The present invention solves both problems by providing a trailer which is self-propelled via a powered tongue jack and which optionally includes a light-weight, high-efficiency asphalt heater. The trailer is moved long distances, such as to and from worksites, using a towing vehicle, in conventional fashion. When at the workplace (or storage site), the tongue jack described herein is lowered to support the trailer in a generally horizontal position, and, by virtue of a powered jack wheel, can be used to position the trailer, easily, quietly, and confidently, in either the forward or reverse direction. The jack is powered by any conventional means, including an ac or dc electric motor or an internal combustion engine. A reversible, variable-speed, dc electric motor powered by a conventional 12 Volt battery supply is preferred.
When using the powered jack, the user generally faces toward the rear of the trailer, in the direction the trailer is traveling. A 360-degree rotatable collar allows the trailer to be accurately positioned and re-positioned without the use of a towing vehicle. When the jack is powered using the preferred dc motor, operation of the jack is extremely quiet as compared to using a towing vehicle or an internal combustion engine.
It is preferred that the motor is controlled using a variable-speed, reversible trigger switch. Such switches are commonly used in hand tools such as power drills and the like. The variable-speed function of the switch and motor allows the trailer to be moved relatively quickly where there is no danger of collision, and then moved continuously slower where greater precision is required. Likewise, because the switch is reversible, the trailer can be moved back and forth to maneuver it into otherwise inaccessible locations.
The jack itself comprises a suitably rigid, essentially vertical member which serves to leverage the trailer into a horizontal position by contact with the ground. A wheel is positioned at the end of the vertical member to make contact with the ground. The wheel may be set on a fixed axle or may be castored to allow easy lateral movement. The vertical member may comprise a series of telescoping poles so that the jack can be raised clear of the ground when the trailer is attached to a towing vehicle. The vertical member itself may also be rotatably mounted to the trailer so that it can be moved from a first, engaged position, supporting the trailer, to a second, disengaged position, where the jack is moved up and away from the ground so as not to interfere with the towing of the trailer.
Another novel aspect of the invention is the combination of a self-propelled jack with a very straightforward, light-weight, and efficient asphalt heater. According to the invention, the asphalt heater comprises a housing which is divided into an upper chamber and a lower chamber by a sheet or board of permeable refractory material suspended within the housing. The lower chamber of the housing is open at its lower end. A fuel-air mixture is supplied to the upper chamber by means of a fuel supply line passing first through a venturi device (to mix the fuel with a proper proportion of air) and then into a supply manifold. The fuel is charged into the upper chamber at a relatively low pressure, preferably 0.10 to 0.50 inches of water (3.6×10−3 to 1.8×10−2 pounds per square inch, 2.54 to 12.7 kgs per m2).

● Exercise prompt
Copy the passage in the trailer text word for word, everything from "When using the" down to "vehicle or an internal combustion engine.".

● Recorded information
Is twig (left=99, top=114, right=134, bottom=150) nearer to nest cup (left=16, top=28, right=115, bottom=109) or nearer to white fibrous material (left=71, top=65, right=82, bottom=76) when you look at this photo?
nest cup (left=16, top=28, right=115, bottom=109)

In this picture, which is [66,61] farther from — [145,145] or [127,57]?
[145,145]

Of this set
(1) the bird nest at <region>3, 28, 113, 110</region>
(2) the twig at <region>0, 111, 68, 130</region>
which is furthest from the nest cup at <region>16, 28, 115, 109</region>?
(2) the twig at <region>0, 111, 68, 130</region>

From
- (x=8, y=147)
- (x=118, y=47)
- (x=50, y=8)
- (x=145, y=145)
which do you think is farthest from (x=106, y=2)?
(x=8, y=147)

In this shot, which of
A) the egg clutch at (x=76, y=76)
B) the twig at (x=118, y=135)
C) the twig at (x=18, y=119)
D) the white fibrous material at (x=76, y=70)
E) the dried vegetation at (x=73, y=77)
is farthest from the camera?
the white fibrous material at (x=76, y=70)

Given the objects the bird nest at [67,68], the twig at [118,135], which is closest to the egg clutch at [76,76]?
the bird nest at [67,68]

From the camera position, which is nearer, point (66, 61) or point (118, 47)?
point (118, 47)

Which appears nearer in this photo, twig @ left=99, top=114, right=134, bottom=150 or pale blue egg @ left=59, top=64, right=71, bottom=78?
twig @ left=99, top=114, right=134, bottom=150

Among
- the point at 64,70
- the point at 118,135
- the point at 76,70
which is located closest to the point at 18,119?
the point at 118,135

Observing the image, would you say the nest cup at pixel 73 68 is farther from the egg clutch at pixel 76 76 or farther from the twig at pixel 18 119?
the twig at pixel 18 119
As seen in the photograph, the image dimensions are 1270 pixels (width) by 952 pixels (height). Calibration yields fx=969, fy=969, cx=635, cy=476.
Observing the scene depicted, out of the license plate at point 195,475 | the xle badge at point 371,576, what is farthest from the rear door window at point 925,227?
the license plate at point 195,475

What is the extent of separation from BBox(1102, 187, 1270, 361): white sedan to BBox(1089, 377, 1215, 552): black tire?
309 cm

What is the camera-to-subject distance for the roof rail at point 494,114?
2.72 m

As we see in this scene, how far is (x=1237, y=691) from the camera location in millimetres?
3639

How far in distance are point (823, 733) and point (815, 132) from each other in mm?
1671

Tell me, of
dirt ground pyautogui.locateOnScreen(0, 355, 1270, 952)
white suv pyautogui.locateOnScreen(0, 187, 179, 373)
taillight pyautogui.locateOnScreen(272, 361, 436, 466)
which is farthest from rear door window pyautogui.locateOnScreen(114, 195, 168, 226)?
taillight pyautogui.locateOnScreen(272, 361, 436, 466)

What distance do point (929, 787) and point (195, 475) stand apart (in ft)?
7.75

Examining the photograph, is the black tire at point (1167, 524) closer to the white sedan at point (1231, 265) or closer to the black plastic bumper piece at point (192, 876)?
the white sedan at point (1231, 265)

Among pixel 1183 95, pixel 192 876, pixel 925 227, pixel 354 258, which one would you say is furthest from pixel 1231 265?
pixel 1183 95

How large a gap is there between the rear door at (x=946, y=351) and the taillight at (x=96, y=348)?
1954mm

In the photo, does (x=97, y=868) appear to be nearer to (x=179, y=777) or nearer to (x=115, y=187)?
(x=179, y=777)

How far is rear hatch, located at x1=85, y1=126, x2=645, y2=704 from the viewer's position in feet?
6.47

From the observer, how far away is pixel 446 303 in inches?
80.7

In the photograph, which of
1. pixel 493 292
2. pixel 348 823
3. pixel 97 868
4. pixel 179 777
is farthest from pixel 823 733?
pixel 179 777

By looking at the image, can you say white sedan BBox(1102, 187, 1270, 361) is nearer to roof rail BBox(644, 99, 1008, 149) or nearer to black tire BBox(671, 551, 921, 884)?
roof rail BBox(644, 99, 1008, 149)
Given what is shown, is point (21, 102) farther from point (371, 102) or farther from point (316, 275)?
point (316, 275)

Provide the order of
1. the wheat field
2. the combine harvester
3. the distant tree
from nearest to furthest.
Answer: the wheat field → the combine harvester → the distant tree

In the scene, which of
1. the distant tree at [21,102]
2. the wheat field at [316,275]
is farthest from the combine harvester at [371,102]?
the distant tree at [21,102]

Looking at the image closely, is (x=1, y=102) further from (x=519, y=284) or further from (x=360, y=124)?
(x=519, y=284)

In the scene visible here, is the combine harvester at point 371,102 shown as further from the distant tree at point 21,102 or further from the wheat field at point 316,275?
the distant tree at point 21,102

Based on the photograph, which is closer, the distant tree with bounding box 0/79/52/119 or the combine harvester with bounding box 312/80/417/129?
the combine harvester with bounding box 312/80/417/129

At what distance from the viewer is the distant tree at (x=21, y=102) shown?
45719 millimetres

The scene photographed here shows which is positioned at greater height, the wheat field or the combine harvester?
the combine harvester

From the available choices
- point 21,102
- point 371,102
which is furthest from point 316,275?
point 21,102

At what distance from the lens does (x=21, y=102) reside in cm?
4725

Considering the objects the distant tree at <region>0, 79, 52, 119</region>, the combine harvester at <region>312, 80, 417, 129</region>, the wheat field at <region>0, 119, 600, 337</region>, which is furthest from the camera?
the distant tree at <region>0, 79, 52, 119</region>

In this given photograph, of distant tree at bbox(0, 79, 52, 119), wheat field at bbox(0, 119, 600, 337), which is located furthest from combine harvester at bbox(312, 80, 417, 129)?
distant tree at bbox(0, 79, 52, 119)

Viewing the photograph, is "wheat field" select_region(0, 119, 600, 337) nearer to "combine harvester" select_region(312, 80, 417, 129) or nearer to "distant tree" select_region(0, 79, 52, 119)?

● Output of the task
When using the powered jack, the user generally faces toward the rear of the trailer, in the direction the trailer is traveling. A 360-degree rotatable collar allows the trailer to be accurately positioned and re-positioned without the use of a towing vehicle. When the jack is powered using the preferred dc motor, operation of the jack is extremely quiet as compared to using a towing vehicle or an internal combustion engine.